In Erftstadt-Blessem wurden beim Hochwasser ganze Straßenzüge zerstört.

  1. Carolin Weitzel, Bürgermeisterin der Stadt Erftstadt, hat nach der Flutkatastrophe einen Einblick in den zeitlichen Ablauf der verheerenden Stunden gegeben.
  2. Was passierte vom 14. auf den 15. Juli rund um Erftstadt? Wie reagierten die Einsatzkräfte?
  3. So entwickelte sich die Hochwasser-Katastrophe aus Sicht der Verwaltung.
  4. Bei diesem Beitrag handelt es sich um einen Text aus unserem Archiv, der unsere Leserinnen und Leser besonders interessiert hat. Er wurde zum ersten Mal am 24. August 2021 veröffentlicht.
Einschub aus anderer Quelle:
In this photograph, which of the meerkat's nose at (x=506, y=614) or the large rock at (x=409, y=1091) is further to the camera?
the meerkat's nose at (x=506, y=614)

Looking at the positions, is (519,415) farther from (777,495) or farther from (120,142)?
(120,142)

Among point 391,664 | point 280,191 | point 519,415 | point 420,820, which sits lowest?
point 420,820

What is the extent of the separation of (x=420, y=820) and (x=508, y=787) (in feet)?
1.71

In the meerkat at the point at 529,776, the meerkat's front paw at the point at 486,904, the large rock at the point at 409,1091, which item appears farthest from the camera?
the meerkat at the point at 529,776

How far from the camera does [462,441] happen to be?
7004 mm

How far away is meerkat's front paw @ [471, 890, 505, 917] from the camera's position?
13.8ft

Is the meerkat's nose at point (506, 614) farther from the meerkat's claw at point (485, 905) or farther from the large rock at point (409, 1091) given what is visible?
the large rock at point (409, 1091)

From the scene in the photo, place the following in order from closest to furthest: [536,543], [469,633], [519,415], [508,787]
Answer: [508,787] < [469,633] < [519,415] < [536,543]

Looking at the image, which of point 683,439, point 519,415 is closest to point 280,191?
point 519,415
Erftstadt – Die Bürgermeisterin der Stadt Erftstadt, Carolin Weitzel, hat rund sechs Wochen nach der Flutkatastrophe einen Einblick in den zeitlichen Ablauf der verheerenden Stunden gegeben. Ein Protokoll der Ereignisse vom 14. und 15. Juli aus Sicht der Verwaltung, an deren Ende große Teile insbesondere des Ortsteils Blessem zerstört wurden:

Mittwoch, 14. Juli

Der Erftverband hatte am 14. Juli um 13.27 Uhr den Medien im Rhein-Erft-Kreis mitgeteilt, dass ein hundertjährliches Hochwasser bevorstehe. Diese Information wurde unter anderem auch durch Radio Erft kommuniziert. Jedoch lag die vom Erftverband an Radio Erft übermittelte Information der Stadt Erftstadt nicht vor.

Ergänzend zu den amtlichen Wetterdaten des Deutschen Wetterdienstes erhielt die Feuerwehr der Stadt Erftstadt am 14. Juli über die Kreisleitstelle des Rhein- Erft-Kreises um 14.56 Uhr eine Meldung „Unwetterlage – Extrem ergiebiger Dauerregen.“ Dabei wurde empfohlen, die Besetzung der Kommunalen Koordinierungsstelle, damit auch in der Feuerwehr Erftstadt, zu planen.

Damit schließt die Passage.